Jobs and Berlin. That is just the pain in the ass ever. No news about it. But when people tend to complain all the time, I’d like to remind them that the problem is not only the job situation. I mean come on, who is speaking good enough to order a wiener schnitzel with cream and mushrooms? That’s what I thought. Anyway, two things you do need to know when moving up here. If you are an artist, musician, or whatsoever that is related to a self-centered hobby, well, good luck with that. You will find a load of non-german guys to drink with. That will be much fun and you’ll be totally broke in no time. Though, this is quite the place in Europe to shake your butt, and you will find a lot of talented people to work and spread your bitterness with.

Second, you are not an artist. You’re just a basic thing that needs to find a job quickly, cos mommy told you that monthly incomes are the key to your safety. You’re not a kick ass in german, could be worse (see first category), but, seriously, is it possible to talk in german all day with like real sentences? After one year in the city, I can tell you that 10 years won’t be enough to deal alone the ladies from the Bürgeramt.

I was quite lucky. I found a job in not even one month. And dude, what a job. The beginning of my life in orange for a couple of months. It was my first time in a call center. You cannot be much exigent. As good as your resume looks, you don’t speak good enough. So here you are, in this crazy orange open space, craving to be back in Paris and having a real career. AND, you are not even in Berlin, oh my god. You are in Potsdam-ned, it means that it takes you 1h15 of travel twice a day. In the Regional -suburban trains that are so full that you want to die, and it makes you wonder if germans do that on purpose, like an old habit. Anyway, well, then there’s the job, not much else to say. Worst thing ever. But seriously. All the morons are upon you. They got a bunch of words that totally mean nothing, flow-walker-team leader-shift manager. Actually, it is a sociological experiment and the outsiders are definitely in the happy place.

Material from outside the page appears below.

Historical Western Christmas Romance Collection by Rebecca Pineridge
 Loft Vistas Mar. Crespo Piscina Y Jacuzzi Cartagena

At least, you know you’ll be out of it sooner than later. And you certainly don’t want to get a promotion. I stood it 8 months, I don’t know how I managed that. Well, the safety of the pay, plus the no-brain situation. You can show up hungover, living-dead, you can still make your job! How awesome is that. I admit, it makes you go banana, that is for sure. I’m now over it. I’m experiencing another kind of situation. A real job (brain needed), 10 min from home. Still, german offices got their little spicy thing you want to crash your head on the wall. That’s an other story. Also, girls are mean. That is for sure.